O QUE FAZER:
a: Liste todas as peças que, segundo o texto sobre a eutanásia, colocaram no narrador antes da visita à amiga hospitalizada.
b: Repita o trecho do texto sobre a eutanásia que começa nas palavras que contêm "Colocaram-me uma roupa" e termina em "a mantinham viva.".

TRECHO PARA LEITURA:
^^^^^^^^^^^^^^^^

E se fosse comigo?
Ontem fui visitar uma velha amiga hospitalizada no Moinhos de Vento.
Colocaram-me uma roupa de astronauta, sapatos especiais, máscara, luvas e óculos. Quando me aproximei dela fiquei assustado com a quantidade de fios e máquinas, que a mantinham viva.
Ela não me reconheceu, mas agarrou minha mão com força e sussurrou algo que tive que colar meu ouvido na sua boca, para entender.
“Por favor, alivia o meu sofrimento”.
Fiquei surpreso com aquele pedido, pois sabia do amor dela pela vida.
No corredor cruzei com uma das irmãs dela e trocamos algumas palavras.
“Ela quer fazer a eutanásia, mas isso está fora de cogitação”.
Perguntei qual a previsão do óbito e se ela estava sofrendo.
“Não está sofrendo e não se sabe até quando vai durar”.
Voltei pra casa com aquele diálogo na cabeça e algumas questões básicas a responder.
Até que ponto não somos mais donos da própria vida?
Até que ponto a evolução da Medicina tem o direito de prolongar a vida que sabemos que não tem mais condições de existir?
Durante toda a nossa existência somos responsáveis por nossas decisões, mas na hora que mais precisamos decidir, alguém nos tolhe a vontade. São pessoas saudáveis, que ficam no quarto de hospital apenas por alguns minutos e depois partem para a vida normal satisfeitas pelo doente ficar lá “muito bem atendido” e que depois do óbito agradecem pelo “descanso” merecido daquele ente querido que estava “sofrendo muito”.
Existe muita hipocrisia em ignorar o desejo da eutanásia. As questões éticas, morais, religiosas e legais, ignoram o direito fundamental do desejo do paciente, para aliviar as consciências da família, respaldar os médicos e contentar a sociedade. Assim, entregam ao destino ou nas mãos divinas a finalização do processo, sem mea culpa, é claro.

^^^^^^^^^^^^^^^^

LISTAGEM DE DADOS:
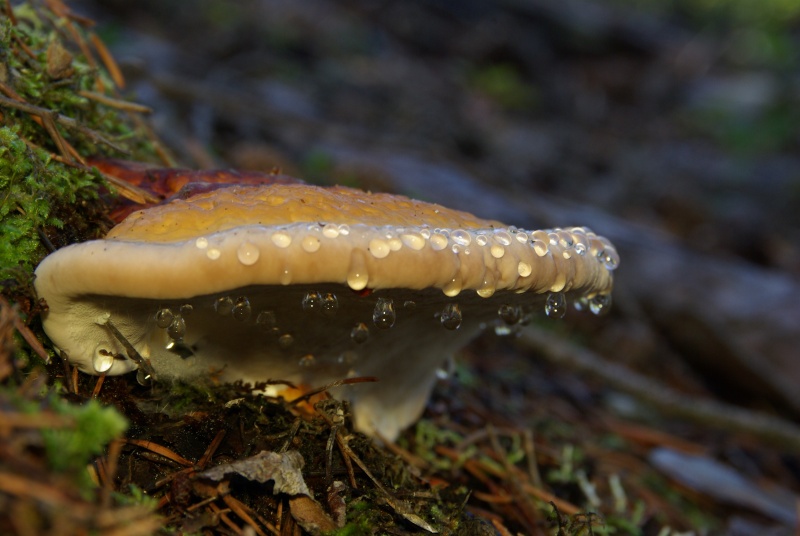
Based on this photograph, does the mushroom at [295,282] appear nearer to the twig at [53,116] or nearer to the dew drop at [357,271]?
the dew drop at [357,271]

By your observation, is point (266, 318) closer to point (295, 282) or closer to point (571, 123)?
point (295, 282)

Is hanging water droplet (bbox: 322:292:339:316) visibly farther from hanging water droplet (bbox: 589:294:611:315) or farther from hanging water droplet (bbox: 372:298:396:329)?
hanging water droplet (bbox: 589:294:611:315)

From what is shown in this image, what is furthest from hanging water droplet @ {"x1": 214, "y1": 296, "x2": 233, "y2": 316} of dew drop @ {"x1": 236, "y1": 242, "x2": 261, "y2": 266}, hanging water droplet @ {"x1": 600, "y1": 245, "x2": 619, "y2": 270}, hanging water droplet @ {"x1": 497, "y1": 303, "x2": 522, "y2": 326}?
hanging water droplet @ {"x1": 600, "y1": 245, "x2": 619, "y2": 270}

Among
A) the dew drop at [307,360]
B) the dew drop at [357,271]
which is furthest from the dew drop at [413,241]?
the dew drop at [307,360]

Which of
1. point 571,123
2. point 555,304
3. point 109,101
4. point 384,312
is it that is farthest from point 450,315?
point 571,123

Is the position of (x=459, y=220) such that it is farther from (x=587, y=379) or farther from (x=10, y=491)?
(x=587, y=379)

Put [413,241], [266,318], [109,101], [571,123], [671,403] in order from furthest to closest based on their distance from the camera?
[571,123], [671,403], [109,101], [266,318], [413,241]
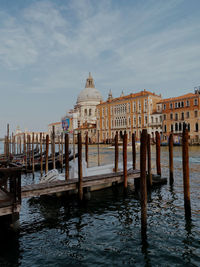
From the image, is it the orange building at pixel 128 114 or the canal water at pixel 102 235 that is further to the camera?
the orange building at pixel 128 114

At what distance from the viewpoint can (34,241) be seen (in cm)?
580

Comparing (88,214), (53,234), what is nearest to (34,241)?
(53,234)

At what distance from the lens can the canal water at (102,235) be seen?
4.96 metres

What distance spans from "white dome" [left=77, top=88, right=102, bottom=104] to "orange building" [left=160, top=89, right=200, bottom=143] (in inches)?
1803

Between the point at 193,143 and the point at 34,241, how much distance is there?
40088mm

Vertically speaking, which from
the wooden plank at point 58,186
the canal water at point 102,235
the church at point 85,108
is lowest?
the canal water at point 102,235

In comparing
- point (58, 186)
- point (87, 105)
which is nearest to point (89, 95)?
point (87, 105)

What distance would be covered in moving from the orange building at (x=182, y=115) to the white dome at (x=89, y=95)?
1803 inches

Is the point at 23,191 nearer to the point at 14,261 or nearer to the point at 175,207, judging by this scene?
the point at 14,261

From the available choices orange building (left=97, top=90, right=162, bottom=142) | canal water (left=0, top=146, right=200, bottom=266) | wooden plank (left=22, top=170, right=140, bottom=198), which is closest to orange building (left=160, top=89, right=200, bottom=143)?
orange building (left=97, top=90, right=162, bottom=142)

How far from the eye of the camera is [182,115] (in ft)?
147

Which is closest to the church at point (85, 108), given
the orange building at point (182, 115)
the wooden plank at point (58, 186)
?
the orange building at point (182, 115)

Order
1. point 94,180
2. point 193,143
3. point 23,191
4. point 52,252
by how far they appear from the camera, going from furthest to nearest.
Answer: point 193,143 → point 94,180 → point 23,191 → point 52,252

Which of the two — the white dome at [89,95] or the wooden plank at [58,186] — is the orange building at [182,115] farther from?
the white dome at [89,95]
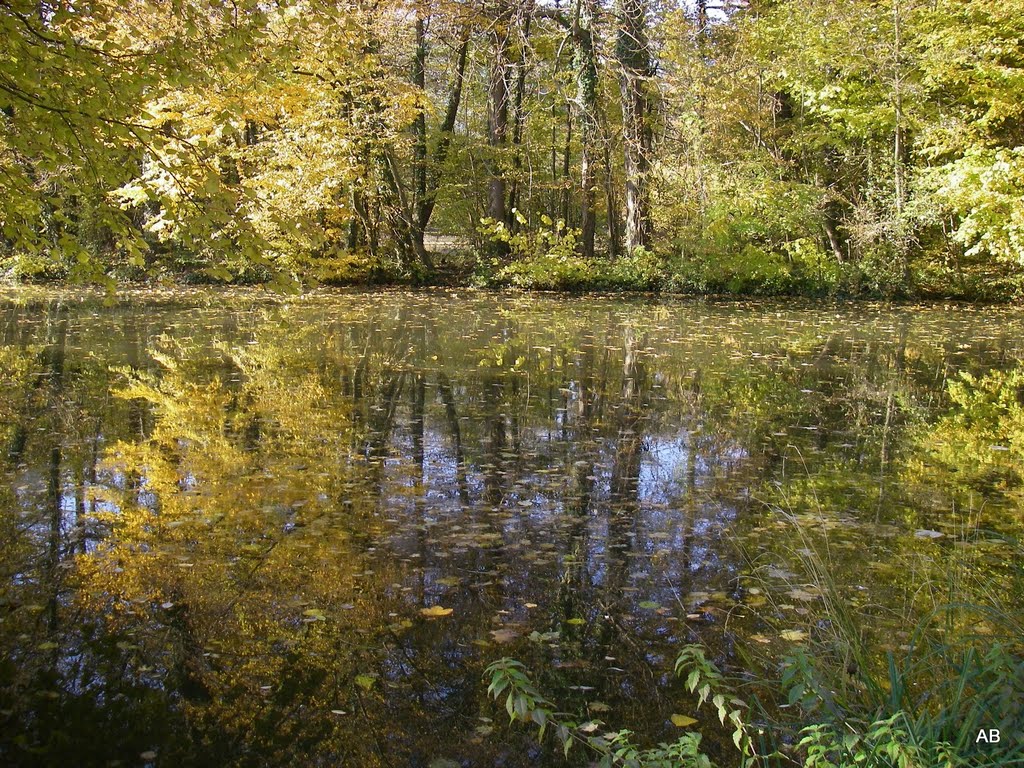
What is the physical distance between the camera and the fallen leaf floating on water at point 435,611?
14.0 feet

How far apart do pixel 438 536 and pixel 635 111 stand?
20959mm

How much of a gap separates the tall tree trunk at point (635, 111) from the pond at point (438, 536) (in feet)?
43.0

^^^^^^^^^^^^^^^^

RESPOSTAS POR TAREFA:
a: roupa de astronauta, sapatos especiais, máscara, luvas e óculos

b:
Colocaram-me uma roupa de astronauta, sapatos especiais, máscara, luvas e óculos. Quando me aproximei dela fiquei assustado com a quantidade de fios e máquinas, que a mantinham viva.